No baths, soaking in tubs, hot tubs, or swimming pools until incisions are fully healed. Gentle soap (non-perfumed, non-irritating soap preferred) and water over the incision is okay.
Massaging of the implants in the breast pocket generally starts 1 week after surgery in an upward and inward direction, to be performed several times a day during the early postoperative period. Dr. Patel will give specific instructions on massaging at the one week visit, as it may vary patient to patient. Scar gel may be used starting 2 weeks after surgery or once incisions have no open areas, crusting, or scabs.
A soft, supportive (snug but not too tight), non-underwire bra that zips or fastens in the front is recommended for the first 6 weeks following surgery.
In general, Dr. Patel recommends avoiding exercise for 6 weeks following surgery, at which time you can ease back into your workouts. Light activity that does not involve the upper body may be okay around 3 weeks after surgery.
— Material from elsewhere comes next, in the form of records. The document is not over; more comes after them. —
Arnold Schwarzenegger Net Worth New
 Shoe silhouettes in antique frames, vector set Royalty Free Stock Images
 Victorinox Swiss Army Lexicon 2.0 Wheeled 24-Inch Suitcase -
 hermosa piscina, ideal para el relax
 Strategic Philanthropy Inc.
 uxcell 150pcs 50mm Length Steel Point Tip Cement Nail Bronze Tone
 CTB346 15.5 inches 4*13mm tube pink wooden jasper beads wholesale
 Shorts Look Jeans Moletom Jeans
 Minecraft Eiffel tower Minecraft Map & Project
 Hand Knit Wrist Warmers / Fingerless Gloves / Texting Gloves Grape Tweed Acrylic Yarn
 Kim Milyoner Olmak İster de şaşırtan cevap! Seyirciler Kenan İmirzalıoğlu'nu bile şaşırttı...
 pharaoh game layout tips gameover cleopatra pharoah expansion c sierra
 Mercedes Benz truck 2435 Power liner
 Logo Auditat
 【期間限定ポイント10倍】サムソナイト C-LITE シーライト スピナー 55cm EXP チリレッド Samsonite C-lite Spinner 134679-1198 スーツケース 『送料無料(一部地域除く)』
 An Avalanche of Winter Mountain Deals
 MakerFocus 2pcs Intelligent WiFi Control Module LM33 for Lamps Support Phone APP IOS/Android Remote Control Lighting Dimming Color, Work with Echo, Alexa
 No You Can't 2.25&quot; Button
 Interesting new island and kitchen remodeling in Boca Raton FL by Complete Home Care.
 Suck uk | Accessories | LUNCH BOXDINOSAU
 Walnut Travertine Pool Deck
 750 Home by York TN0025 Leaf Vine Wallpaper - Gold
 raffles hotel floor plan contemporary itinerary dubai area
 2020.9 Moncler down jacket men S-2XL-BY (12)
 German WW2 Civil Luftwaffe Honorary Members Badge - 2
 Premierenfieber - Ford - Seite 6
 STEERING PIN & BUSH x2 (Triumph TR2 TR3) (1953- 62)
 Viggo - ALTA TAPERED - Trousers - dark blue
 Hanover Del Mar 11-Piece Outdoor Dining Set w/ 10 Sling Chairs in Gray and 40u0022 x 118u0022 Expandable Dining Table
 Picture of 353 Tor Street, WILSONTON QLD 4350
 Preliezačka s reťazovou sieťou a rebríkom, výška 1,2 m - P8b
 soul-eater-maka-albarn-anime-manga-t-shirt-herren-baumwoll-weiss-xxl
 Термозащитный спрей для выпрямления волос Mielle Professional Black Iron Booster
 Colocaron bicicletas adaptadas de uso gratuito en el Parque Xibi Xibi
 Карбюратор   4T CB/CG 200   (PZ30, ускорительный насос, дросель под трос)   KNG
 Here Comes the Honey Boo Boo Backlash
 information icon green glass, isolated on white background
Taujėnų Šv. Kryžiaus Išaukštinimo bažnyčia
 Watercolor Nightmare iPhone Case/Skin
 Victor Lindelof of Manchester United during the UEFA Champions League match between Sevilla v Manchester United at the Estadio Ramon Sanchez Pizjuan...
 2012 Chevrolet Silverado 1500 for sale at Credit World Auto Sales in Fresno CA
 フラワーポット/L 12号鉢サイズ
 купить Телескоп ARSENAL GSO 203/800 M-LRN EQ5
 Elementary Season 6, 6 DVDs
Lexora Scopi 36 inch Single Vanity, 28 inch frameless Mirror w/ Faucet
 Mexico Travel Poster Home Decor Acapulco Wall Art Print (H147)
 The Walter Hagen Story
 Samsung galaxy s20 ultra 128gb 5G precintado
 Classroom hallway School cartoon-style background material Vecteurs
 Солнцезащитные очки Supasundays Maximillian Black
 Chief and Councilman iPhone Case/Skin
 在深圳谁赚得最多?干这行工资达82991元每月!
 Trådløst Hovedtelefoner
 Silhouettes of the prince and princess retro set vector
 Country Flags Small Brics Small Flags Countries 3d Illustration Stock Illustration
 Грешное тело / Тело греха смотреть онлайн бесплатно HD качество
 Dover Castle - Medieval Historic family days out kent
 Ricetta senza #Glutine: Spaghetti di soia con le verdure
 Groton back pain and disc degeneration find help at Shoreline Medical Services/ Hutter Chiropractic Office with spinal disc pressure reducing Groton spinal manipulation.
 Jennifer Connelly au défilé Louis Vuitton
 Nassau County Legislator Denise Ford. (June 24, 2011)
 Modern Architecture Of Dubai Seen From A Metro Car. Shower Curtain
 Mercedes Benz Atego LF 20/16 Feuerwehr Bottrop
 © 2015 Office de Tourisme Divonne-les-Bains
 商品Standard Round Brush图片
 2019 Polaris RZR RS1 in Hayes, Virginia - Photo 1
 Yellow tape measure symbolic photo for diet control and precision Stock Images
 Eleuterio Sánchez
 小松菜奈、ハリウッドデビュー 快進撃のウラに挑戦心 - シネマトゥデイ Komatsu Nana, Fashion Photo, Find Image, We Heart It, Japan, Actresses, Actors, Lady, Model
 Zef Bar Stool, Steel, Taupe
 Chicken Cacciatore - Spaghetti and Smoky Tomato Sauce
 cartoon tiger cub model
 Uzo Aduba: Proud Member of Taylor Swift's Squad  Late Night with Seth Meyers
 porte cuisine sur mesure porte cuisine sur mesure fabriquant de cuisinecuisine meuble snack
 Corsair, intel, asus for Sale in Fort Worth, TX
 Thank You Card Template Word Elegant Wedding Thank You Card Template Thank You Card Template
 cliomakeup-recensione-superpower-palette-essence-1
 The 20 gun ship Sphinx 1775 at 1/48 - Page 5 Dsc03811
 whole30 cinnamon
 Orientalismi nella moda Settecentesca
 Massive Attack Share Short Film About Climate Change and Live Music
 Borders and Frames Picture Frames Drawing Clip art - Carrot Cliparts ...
You may return to work the week after surgery, depending on your pain level, stamina, and activities required in your occupation.
You may drive once you are no longer taking pain medications or muscle relaxers, and allow a 24 hour minimum window between your last pain medication or muscle relaxant dose and driving. All recovery processes and recommendations vary patient to patient, so these general guidelines may not apply to every patient.